What is required: Repeat the material word for word, from its start through the line containing "What colour is the slice representing No?".

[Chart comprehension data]
——————

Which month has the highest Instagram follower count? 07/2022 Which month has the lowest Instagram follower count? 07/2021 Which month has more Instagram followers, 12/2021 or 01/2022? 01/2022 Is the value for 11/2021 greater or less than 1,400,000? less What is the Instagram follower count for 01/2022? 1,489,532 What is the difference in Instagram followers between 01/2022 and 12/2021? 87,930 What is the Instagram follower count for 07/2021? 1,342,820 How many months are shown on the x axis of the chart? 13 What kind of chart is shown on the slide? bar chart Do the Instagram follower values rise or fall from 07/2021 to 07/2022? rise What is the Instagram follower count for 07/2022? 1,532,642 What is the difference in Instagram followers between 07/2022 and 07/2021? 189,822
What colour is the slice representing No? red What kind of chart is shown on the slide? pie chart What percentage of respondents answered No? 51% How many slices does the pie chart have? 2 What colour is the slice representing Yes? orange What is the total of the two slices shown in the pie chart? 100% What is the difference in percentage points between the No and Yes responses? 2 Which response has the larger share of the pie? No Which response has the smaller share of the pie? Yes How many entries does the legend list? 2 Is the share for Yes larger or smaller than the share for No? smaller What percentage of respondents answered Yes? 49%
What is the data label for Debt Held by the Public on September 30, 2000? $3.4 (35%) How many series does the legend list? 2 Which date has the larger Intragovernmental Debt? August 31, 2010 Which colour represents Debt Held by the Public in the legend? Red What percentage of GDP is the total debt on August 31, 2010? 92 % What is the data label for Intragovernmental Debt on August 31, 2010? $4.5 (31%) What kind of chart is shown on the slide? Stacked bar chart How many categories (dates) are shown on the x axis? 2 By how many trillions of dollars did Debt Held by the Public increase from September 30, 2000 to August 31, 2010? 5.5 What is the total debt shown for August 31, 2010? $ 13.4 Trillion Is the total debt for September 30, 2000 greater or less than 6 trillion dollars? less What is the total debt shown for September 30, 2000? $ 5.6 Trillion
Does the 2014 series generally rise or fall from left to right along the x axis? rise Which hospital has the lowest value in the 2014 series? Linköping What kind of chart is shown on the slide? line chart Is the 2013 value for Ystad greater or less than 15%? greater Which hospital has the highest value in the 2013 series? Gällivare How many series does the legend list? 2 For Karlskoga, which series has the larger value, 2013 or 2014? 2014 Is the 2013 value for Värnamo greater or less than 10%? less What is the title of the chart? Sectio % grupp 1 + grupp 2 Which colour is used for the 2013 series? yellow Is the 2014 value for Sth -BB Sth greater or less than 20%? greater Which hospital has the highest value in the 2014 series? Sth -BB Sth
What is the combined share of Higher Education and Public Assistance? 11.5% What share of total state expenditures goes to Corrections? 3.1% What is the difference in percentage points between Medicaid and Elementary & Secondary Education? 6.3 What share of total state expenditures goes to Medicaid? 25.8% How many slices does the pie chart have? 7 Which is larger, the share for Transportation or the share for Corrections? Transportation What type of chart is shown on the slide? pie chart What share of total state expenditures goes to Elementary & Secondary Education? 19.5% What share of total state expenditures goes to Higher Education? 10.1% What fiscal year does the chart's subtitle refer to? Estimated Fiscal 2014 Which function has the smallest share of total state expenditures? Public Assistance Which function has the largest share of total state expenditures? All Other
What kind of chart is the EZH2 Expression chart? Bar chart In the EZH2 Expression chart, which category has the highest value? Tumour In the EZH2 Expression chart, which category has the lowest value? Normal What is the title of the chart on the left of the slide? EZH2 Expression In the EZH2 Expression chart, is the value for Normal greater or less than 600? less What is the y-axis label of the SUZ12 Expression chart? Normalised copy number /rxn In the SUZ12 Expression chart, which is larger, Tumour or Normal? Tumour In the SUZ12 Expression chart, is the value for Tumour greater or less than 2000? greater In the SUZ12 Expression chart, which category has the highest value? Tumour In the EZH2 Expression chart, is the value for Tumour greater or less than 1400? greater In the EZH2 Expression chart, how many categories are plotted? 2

——————

Output for this task:
Which month has the highest Instagram follower count? 07/2022 Which month has the lowest Instagram follower count? 07/2021 Which month has more Instagram followers, 12/2021 or 01/2022? 01/2022 Is the value for 11/2021 greater or less than 1,400,000? less What is the Instagram follower count for 01/2022? 1,489,532 What is the difference in Instagram followers between 01/2022 and 12/2021? 87,930 What is the Instagram follower count for 07/2021? 1,342,820 How many months are shown on the x axis of the chart? 13 What kind of chart is shown on the slide? bar chart Do the Instagram follower values rise or fall from 07/2021 to 07/2022? rise What is the Instagram follower count for 07/2022? 1,532,642 What is the difference in Instagram followers between 07/2022 and 07/2021? 189,822
What colour is the slice representing No? red What kind of chart is shown on the slide? pie chart What percentage of respondents answered No? 51% How many slices does the pie chart have? 2 What colour is the slice representing Yes? orange What is the total of the two slices shown in the pie chart? 100% What is the difference in percentage points between the No and Yes responses? 2 Which response has the larger share of the pie? No Which response has the smaller share of the pie? Yes How many entries does the legend list? 2 Is the share for Yes larger or smaller than the share for No? smaller What percentage of respondents answered Yes? 49%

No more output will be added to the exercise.